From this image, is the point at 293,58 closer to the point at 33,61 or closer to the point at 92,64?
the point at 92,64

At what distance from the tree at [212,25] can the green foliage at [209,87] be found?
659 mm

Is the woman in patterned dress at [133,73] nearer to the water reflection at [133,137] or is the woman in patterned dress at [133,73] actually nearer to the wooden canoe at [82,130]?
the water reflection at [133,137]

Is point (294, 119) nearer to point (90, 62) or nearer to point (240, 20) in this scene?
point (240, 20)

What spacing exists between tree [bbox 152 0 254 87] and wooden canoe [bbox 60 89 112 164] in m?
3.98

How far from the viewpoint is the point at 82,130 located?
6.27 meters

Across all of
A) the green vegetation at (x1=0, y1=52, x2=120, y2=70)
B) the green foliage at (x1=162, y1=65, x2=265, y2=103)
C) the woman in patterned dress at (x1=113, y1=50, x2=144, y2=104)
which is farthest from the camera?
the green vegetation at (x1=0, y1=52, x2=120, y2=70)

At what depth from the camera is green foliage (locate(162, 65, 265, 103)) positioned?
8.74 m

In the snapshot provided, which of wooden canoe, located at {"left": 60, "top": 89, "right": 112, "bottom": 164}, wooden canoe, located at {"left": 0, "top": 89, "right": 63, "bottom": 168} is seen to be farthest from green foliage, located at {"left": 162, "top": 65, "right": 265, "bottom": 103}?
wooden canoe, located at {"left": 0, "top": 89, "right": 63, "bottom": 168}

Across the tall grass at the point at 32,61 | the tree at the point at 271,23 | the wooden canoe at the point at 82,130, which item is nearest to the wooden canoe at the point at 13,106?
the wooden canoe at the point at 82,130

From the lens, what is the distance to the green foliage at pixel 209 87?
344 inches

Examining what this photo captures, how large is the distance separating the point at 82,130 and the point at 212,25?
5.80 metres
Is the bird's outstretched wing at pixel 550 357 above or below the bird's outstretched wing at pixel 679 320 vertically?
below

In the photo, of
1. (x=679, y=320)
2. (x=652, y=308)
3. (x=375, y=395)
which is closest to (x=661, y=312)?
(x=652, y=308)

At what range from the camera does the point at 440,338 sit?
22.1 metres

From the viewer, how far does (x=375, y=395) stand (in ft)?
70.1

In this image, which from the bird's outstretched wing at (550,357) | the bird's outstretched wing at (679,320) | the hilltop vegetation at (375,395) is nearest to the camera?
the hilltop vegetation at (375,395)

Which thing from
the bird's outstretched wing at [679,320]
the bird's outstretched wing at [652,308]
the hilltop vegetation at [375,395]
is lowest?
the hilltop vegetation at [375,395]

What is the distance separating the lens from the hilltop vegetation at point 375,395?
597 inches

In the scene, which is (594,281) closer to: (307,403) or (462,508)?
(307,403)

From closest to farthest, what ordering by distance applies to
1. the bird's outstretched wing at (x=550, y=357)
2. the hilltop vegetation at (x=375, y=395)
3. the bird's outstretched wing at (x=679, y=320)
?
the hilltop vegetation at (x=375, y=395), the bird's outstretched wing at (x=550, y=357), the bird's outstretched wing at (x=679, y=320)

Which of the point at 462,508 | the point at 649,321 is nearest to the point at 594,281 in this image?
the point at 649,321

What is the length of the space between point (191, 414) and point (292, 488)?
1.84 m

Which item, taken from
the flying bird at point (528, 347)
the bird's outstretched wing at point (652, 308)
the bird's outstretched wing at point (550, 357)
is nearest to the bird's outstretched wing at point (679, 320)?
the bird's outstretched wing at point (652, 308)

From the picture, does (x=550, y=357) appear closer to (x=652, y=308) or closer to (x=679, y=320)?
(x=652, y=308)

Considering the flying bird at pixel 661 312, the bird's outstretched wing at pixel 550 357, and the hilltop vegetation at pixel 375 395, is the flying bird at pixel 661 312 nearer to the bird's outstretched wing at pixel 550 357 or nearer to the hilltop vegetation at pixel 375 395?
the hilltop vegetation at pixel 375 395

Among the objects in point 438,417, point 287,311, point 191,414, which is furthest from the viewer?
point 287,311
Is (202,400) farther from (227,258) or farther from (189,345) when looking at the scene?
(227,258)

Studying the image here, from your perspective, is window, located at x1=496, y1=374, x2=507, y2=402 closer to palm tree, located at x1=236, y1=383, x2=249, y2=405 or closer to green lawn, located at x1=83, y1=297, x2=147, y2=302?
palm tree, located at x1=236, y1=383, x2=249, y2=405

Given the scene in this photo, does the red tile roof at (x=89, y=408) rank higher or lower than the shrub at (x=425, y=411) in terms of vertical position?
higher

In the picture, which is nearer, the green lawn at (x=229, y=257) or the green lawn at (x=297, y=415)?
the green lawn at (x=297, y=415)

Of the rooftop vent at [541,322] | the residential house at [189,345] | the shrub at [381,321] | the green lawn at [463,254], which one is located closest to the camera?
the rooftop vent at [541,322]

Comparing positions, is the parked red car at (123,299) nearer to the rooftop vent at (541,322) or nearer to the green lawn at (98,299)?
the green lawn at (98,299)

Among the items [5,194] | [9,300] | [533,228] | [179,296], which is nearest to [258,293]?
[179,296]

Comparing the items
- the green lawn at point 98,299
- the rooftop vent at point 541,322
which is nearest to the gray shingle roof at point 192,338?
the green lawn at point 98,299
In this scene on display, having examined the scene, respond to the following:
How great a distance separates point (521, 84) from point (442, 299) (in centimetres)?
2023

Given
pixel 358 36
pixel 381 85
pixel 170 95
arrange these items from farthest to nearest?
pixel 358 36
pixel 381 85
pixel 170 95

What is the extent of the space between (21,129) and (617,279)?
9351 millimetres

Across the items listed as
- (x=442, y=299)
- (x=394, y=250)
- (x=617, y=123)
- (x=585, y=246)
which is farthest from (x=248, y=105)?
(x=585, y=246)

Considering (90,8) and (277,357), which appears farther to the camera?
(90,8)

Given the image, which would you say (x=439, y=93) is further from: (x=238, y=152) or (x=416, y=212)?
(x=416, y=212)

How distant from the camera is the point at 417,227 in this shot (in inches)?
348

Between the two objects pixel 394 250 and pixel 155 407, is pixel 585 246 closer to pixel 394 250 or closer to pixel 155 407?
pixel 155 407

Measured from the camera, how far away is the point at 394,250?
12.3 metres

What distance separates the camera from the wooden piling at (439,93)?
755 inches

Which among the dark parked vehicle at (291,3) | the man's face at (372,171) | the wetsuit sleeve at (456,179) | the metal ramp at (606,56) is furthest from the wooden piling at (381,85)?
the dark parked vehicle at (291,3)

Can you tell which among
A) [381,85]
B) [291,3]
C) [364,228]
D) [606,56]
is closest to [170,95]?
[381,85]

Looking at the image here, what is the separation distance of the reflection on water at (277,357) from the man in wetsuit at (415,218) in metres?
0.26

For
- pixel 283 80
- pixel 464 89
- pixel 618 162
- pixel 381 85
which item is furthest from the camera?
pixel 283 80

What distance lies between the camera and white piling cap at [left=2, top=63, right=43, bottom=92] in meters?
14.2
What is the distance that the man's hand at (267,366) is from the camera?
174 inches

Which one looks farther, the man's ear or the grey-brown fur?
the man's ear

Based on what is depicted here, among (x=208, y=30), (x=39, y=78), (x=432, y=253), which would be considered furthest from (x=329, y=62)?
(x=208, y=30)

--- --- ---

**Work instructions**
Write out the lines above, starting at the line that contains "Measured from the" and ending with the final line, and nothing else; copy them exactly.

**Answer**
Measured from the camera, how far away is the point at 394,250?
12.3 metres

What distance separates the camera from the wooden piling at (439,93)?
755 inches

Which among the dark parked vehicle at (291,3) | the man's face at (372,171) | the wetsuit sleeve at (456,179) | the metal ramp at (606,56) is furthest from the wooden piling at (381,85)?
the dark parked vehicle at (291,3)

Can you tell which among
A) [381,85]
B) [291,3]
C) [364,228]
D) [606,56]
is closest to [170,95]?
[381,85]

Looking at the image here, what is the separation distance of the reflection on water at (277,357) from the man in wetsuit at (415,218) in metres?
0.26

For
- pixel 283 80
- pixel 464 89
- pixel 618 162
- pixel 381 85
which item is furthest from the camera?
pixel 283 80

What distance lies between the camera and white piling cap at [left=2, top=63, right=43, bottom=92] in meters?
14.2
What is the distance that the man's hand at (267,366) is from the camera?
174 inches

Which one looks farther, the man's ear or the grey-brown fur?
the man's ear

Based on what is depicted here, among (x=208, y=30), (x=39, y=78), (x=432, y=253), which would be considered furthest from (x=329, y=62)?
(x=208, y=30)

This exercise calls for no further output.